Data extract:
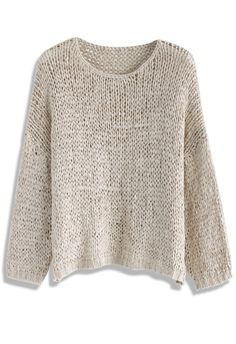 Handmade With Love Knit Top in Light Tan - New Arrivals - Retro, Indie and…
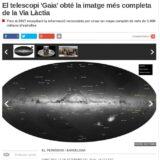 """""""El telescopi 'Gaia' obté la imatge més completa de la Via Làctia"""" (El Periódico de Catalunya, 14 Set 2016)"""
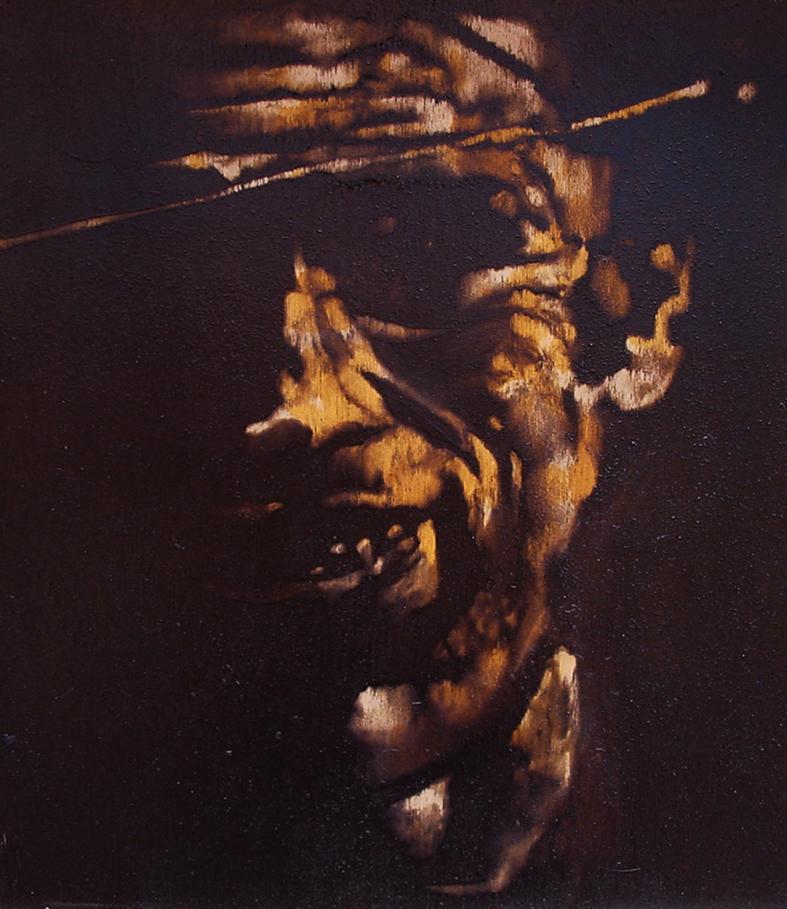 """""""Vie' un po' qua te..."""" (2009) olio su legno, cm (34,2 x 28,8)"""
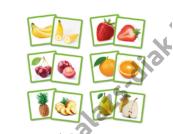 Gyümölcsök és illataik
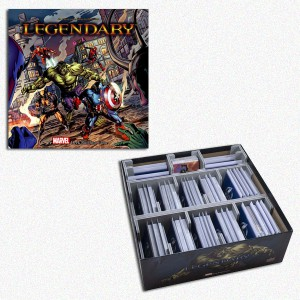 BUNDLE Legendary: A Marvel DB Game + Organizer Folded Space in EvaCore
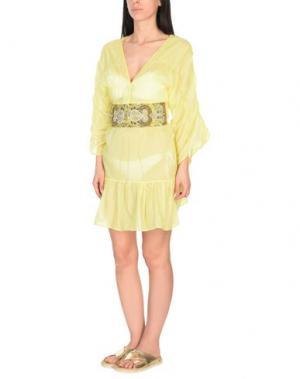 Пляжное платье EMAMŌ. Цвет: желтый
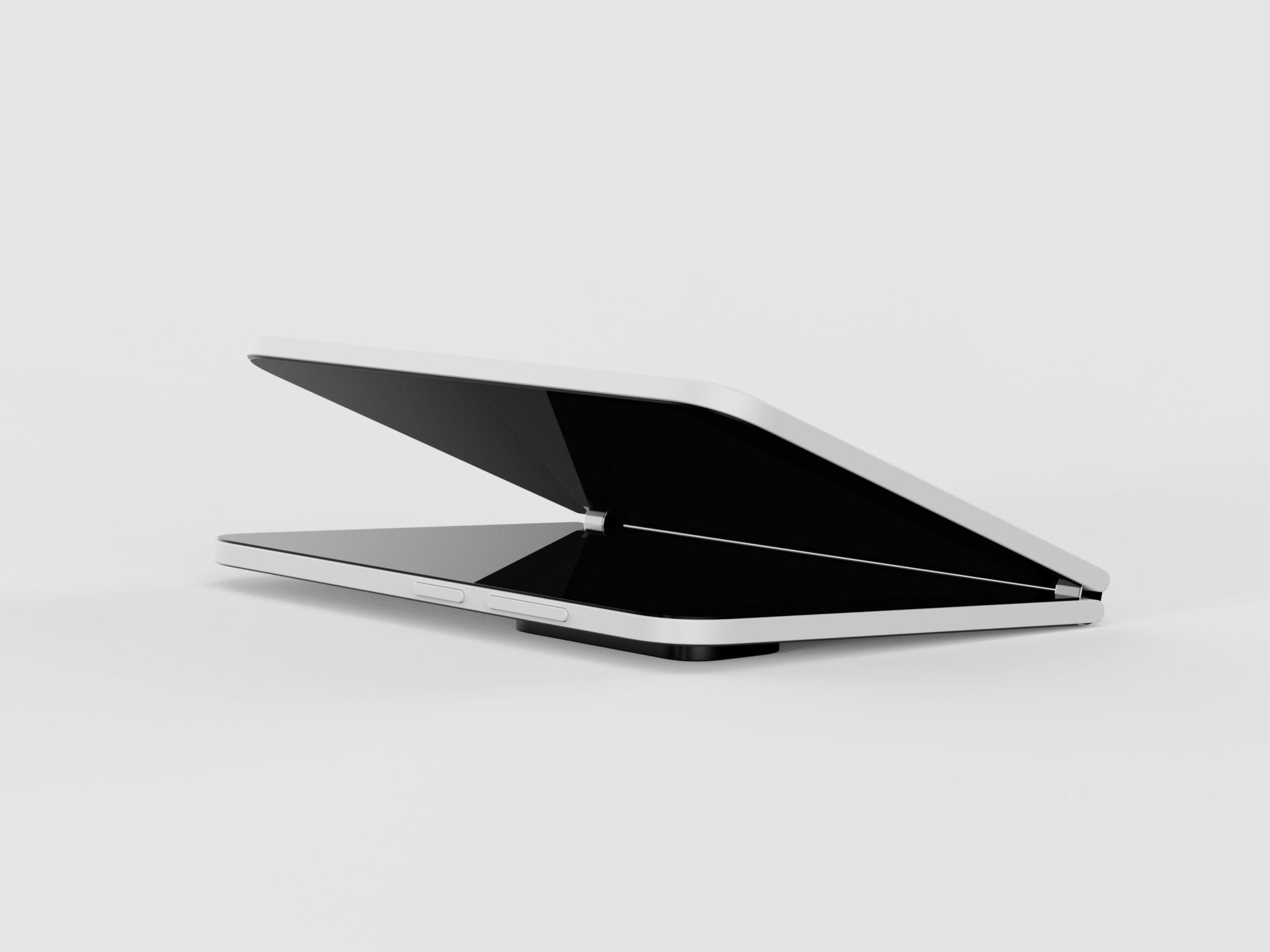 render Surface Duo 2 lekko uchylony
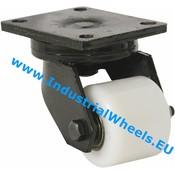 Drejeligt hjul, Ø 82mm, PolyamidHjul, 750KG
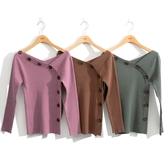 秋冬7折[H2O]不對稱斜V領裝飾釦針織線衫 - 綠/紫/咖色 #0650004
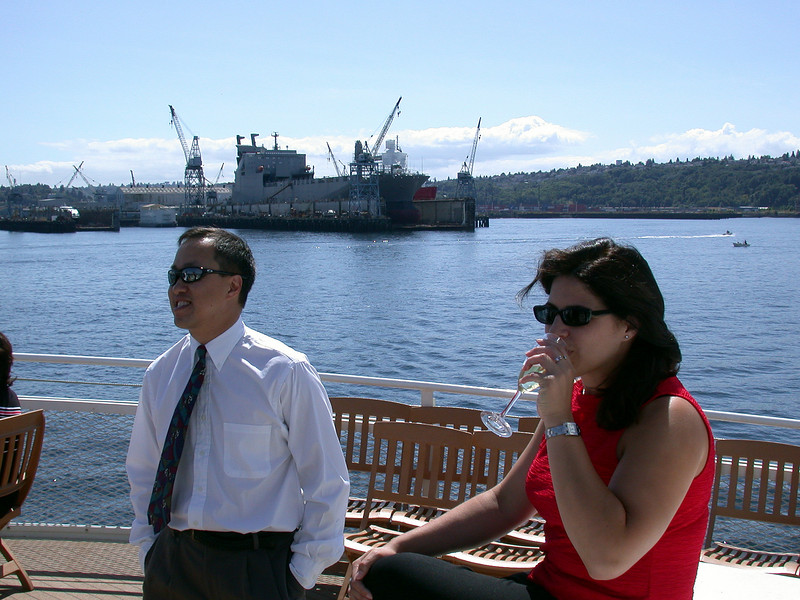 Tom and Cristina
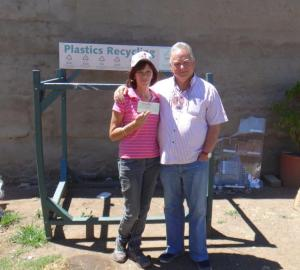 Clarens Recycling Centre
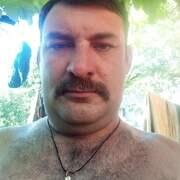 Алексей 41 Славянск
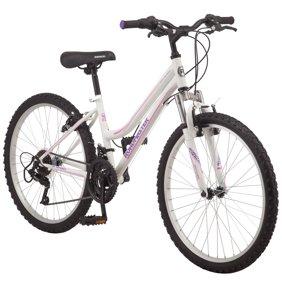Bikes - Walmart.com 7eabd37fc
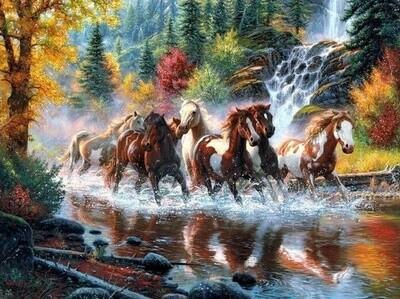 "Картина по номерам Paintboy RDG-0196 ""Табун лошадей в реке"" 40х50см"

Your objective: Output the entries exactly and keep every picture out of them.

Exercise answer:
 Handmade With Love Knit Top in Light Tan - New Arrivals - Retro, Indie and…
 """""""El telescopi 'Gaia' obté la imatge més completa de la Via Làctia"""" (El Periódico de Catalunya, 14 Set 2016)"""
 """""""Vie' un po' qua te..."""" (2009) olio su legno, cm (34,2 x 28,8)"""
 Gyümölcsök és illataik
 BUNDLE Legendary: A Marvel DB Game + Organizer Folded Space in EvaCore
 Пляжное платье EMAMŌ. Цвет: желтый
 render Surface Duo 2 lekko uchylony
 Drejeligt hjul, Ø 82mm, PolyamidHjul, 750KG
 秋冬7折[H2O]不對稱斜V領裝飾釦針織線衫 - 綠/紫/咖色 #0650004
 Tom and Cristina
 Clarens Recycling Centre
 Алексей 41 Славянск
Bikes - Walmart.com 7eabd37fc
 "Картина по номерам Paintboy RDG-0196 ""Табун лошадей в реке"" 40х50см"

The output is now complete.